Texte fourni >>
===============

Jonathan Glazer avant La Zone d’intérêt : itinéraire d’un cinéaste surdoué
Récompensé cette année par l’Oscar du meilleur film étranger pour son projet choc sur le commandant d’Auschwitz, le réalisateur britannique est à l’honneur sur CINÉ+, qui a l’excellente idée de proposer ses trois premiers films, moins connus du grand public et plus difficilement trouvables, mais qui prouvent tous que Jonathan Glazer est un talent à part du septième art.
Après avoir commencé par réaliser des pubs pour des grandes marques et des clips pour des groupes majeurs des années 1990 (Massive Attack, Blur, Radiohead…), Jonathan Glazer s’est fait remarquer dès son premier long-métrage.
Sorti au tournant du millénaire, SEXY BEAST (2000) est un pur produit de son époque, soit un polar british dans la veine de Guy Ritchie, où des gangsters vulgaires enchaînent les jurons sous le soleil espagnol, en particulier un personnage de psychopathe incarné avec une certaine délectation par un Ben Kingsley à contremploi – qui récoltera une nomination aux Oscars pour le rôle.
On retrouve déjà l’inventivité visuelle et la science du cadrage de Glazer dans cette comédie noire survoltée – qui vient d’être déclinée en série sur Paramount+ – mais le meilleur est encore à venir.
Car en 2004, Jonathan Glazer imagine avec Jean-Claude Carrière le scénario de ce que l’on peut rétrospectivement considérer comme son premier chef-d’œuvre : BIRTH. Une Nicole Kidman alors au sommet de sa carrière y incarne une veuve confrontée à un petit garçon de 10 ans qui affirme être la réincarnation de son mari décédé… dix ans plus tôt.
Film troublant marqué par l’influence de Bergman et Buñuel (excusez du peu), BIRTH est surtout l’œuvre avec laquelle Glazer s’est le plus rapproché de son maître absolu, Stanley Kubrick.

===============

Série d'exercices >>
#1 D'après le texte sur Jonathan Glazer, pourquoi la programmation de CINÉ+ est-elle une excellente idée ? Répondez en une à trois phrases.
#2 Poursuivez le texte sur Jonathan Glazer à partir de sa dernière phrase.
La liste est un matériau distinct du texte fourni.

Extrait de données >>

===============

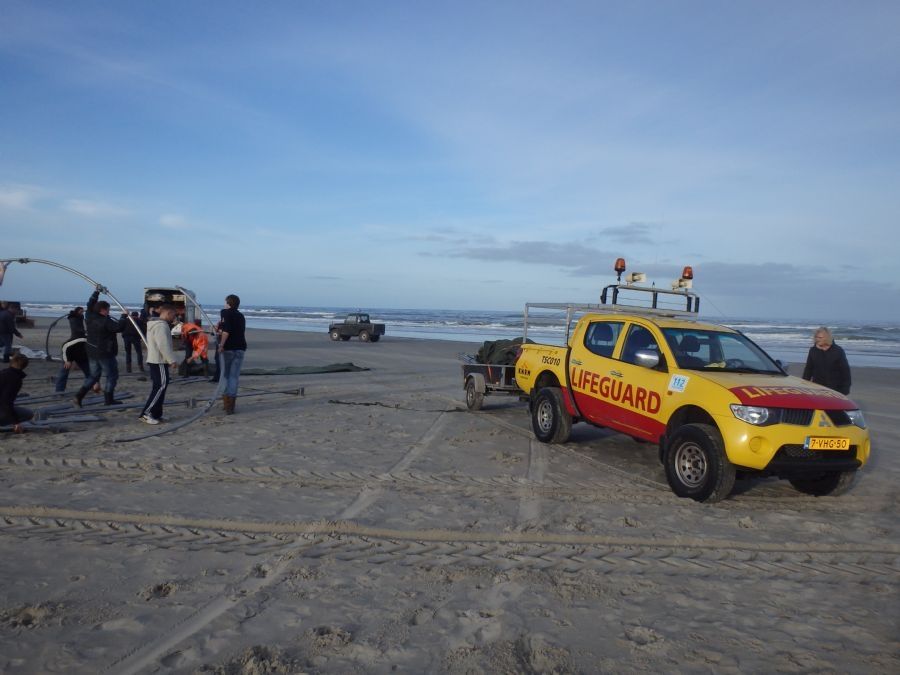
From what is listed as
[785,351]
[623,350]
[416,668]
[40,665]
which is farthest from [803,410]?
[785,351]

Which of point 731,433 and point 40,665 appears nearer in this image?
point 40,665

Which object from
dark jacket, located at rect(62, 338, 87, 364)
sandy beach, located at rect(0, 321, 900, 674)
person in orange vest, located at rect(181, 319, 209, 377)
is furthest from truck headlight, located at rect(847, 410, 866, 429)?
person in orange vest, located at rect(181, 319, 209, 377)

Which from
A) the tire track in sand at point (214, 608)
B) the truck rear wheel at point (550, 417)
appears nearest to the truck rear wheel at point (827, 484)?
the truck rear wheel at point (550, 417)

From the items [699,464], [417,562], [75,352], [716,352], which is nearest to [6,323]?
[75,352]

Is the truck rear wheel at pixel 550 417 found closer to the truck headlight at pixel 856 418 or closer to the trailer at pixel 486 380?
the trailer at pixel 486 380

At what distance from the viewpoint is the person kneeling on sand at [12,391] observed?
25.7ft

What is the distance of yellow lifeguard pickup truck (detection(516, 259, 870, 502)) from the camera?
19.0 ft

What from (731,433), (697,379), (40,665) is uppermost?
(697,379)

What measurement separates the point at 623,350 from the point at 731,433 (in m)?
1.95

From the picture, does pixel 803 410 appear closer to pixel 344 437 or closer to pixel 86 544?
pixel 344 437

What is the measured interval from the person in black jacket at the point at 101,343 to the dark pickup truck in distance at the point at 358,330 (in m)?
21.0

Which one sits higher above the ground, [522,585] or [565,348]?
[565,348]

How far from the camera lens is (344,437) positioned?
8.61 metres

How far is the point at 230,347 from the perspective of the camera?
989 centimetres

===============

Réponses aux exercices >>
#1 La chaîne propose les trois premiers films de Jonathan Glazer, moins connus du grand public et plus difficiles à trouver. Ces films prouvent tous que Glazer est un talent à part du septième art.

#2
Formellement splendide – la photo du regretté Harris Savides et la musique d’un Alexandre Desplat pas encore célèbre sont inoubliables –, BIRTH est surtout un faux film fantastique qui évoque la question du deuil avec une audace folle. On lui a beaucoup reproché à sa sortie il y a vingt ans, mais on ne peut que s’incliner aujourd’hui devant ce qui est peut-être le plus beau rôle de Nicole Kidman – il suffit pour s’en convaincre de s’arrêter sur la longue scène de l’opéra entièrement centrée sur son visage.
Mais il y a encore mieux. Dix ans plus tard – il lui faudra autant de temps pour réaliser LA ZONE D’INTÉRÊT –, Jonathan Glazer revient avec un film de science-fiction à nul autre pareil, UNDER THE SKIN (2014). Scarlett Johansson y campe l’un de ses rôles les plus perturbants, celui d’une extraterrestre déguisée en femme qui découvre notre monde et s’attaque aux hommes dans les rues de Glasgow.
La bande-originale stridente de Mica Levi – que l’on retrouvera à la baguette dans LA ZONE D’INTÉRÊT – est aussi mémorable que les trouvailles visuelles de Glazer, et pour faire court, on peut dire qu’UNDER THE SKIN est tout simplement l’un des meilleurs films des 25 dernières années, sinon un authentique tour de force sci-fi capable de rivaliser avec la puissance de 2001 : L’ODYSSÉE DE L’ESPACE (Stanley Kubrick, 1968). Rares sont les réalisateurs qui peuvent en faire autant.